Lastly, specify the final export path of the data, which is the absolute path of UHadoop filesystem and doesn’t need to include the name of the UHadoop’s HDFS filesystem. If file splitting is enabled, Kafka connectors will generate corresponding time directories under this path.

Currently, the compression method of the file is uniformly gzip, and more compression methods will be supported in the future.

2. Add Elasticsearch Downstream

If Elasticsearch is selected as the downward type, you need to select your UES cluster in the Downstream Identifier and fill the name and type of the target index.

Plugin Management (Beta Release)

The custom plugin feature is currently in beta.

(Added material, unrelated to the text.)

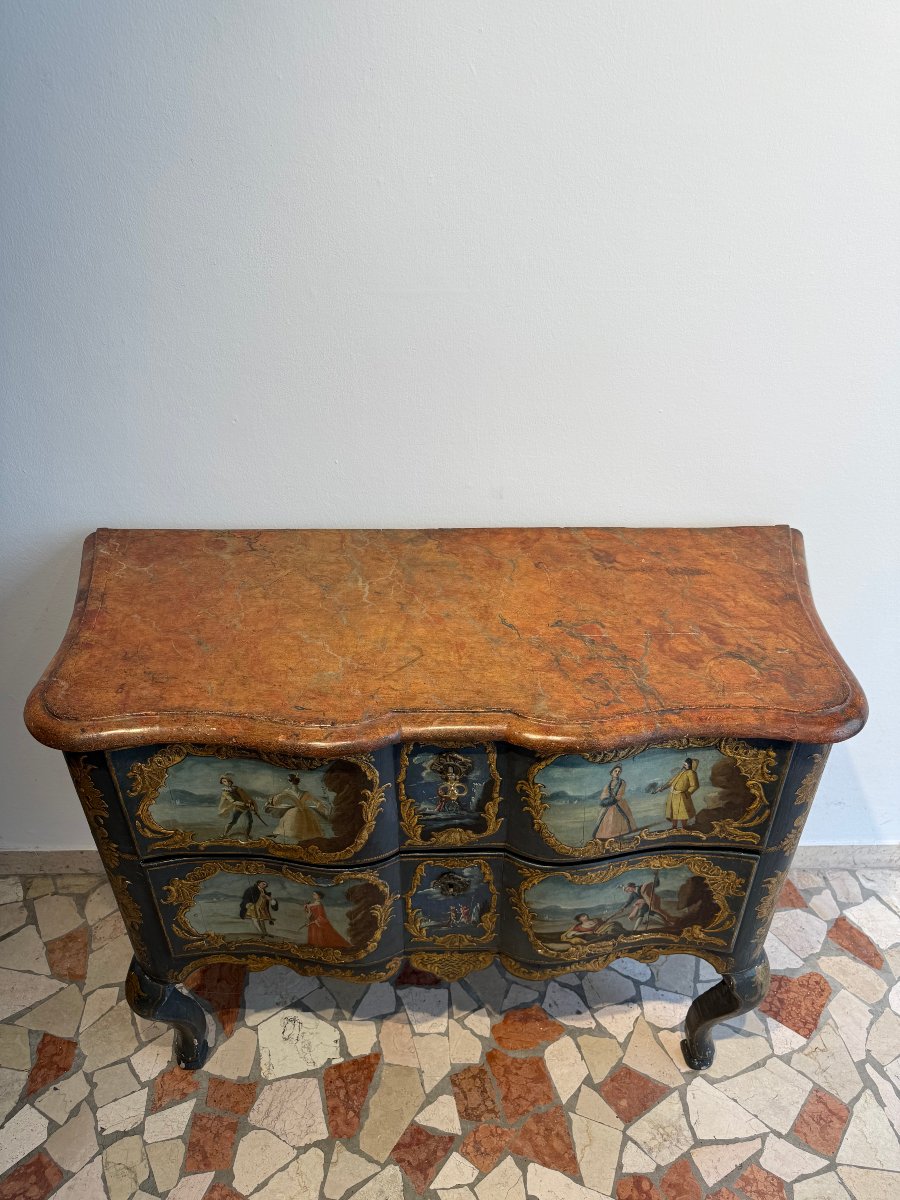 Comò mosso, laccato e dipinto - prima metà XVIII secolo. Sicilia -photo-8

Contact technical support to turn it on if required.

To better support your business, we allow you to parse through custom data formats by writing custom Java code, and dynamically specify the storage path of UHadoop.

The interface definition for the plugin is as follows:


package cn.ucloud.sinker.thirdpart;
 
import java.io.IOException;
 
public interface ThirdpartPlugin {
 
  /**
   * @param body original message
   * @return Converted message
   */
  public byte[] transform(byte[] body) throws IOException;
 
  /**
   * @param body original message
   * @return hdfs directory prefix for this message
   */
  public String extractDirName(byte[] body) throws IOException;
}

Ensure that the interface’s implementation class has the default constructor, so we can construct an instance of this implementation class.

When data is received from the upstream via Kafka connector, we will call the transform method for each message received from UKafka to transform the message, and at the same time call the extractDirName method for each received message to determine the prefix of the data storage path. You can ignore it by returning null if you do not need to customize the storage path.

After writing the custom plugin logic and packing it into a jar package, you need to upload this jar package to your corresponding region’s ufile storage.

The plugin’s ufile address in the form is the download address of the plugin in ufile, which can be obtained by clicking the download button in the ufile file management interface. The entry class is the reference path of the plugin interface implementation class, in the format of full-package-name.ClassName.

Monitor Explanation

Through the monitor view tab, you can see the 5 monitor items we provide.

The details of each monitor item are as follows:

Monitor Item	Description
Read Message Count	The total number of messages read from the upstream since the last node start, updated every minute.
Write Message Count	The total number of messages written to the downstream target since the last node start, updated every minute.
Read Messages Per Second	The number of messages read from the upstream per second, updated every minute.
Write Messages Per Second	The number of messages written to the downstream target per second, updated every minute.
Accumulated Message Count	The amount of unexported data accumulated in Kafka, updated every minute.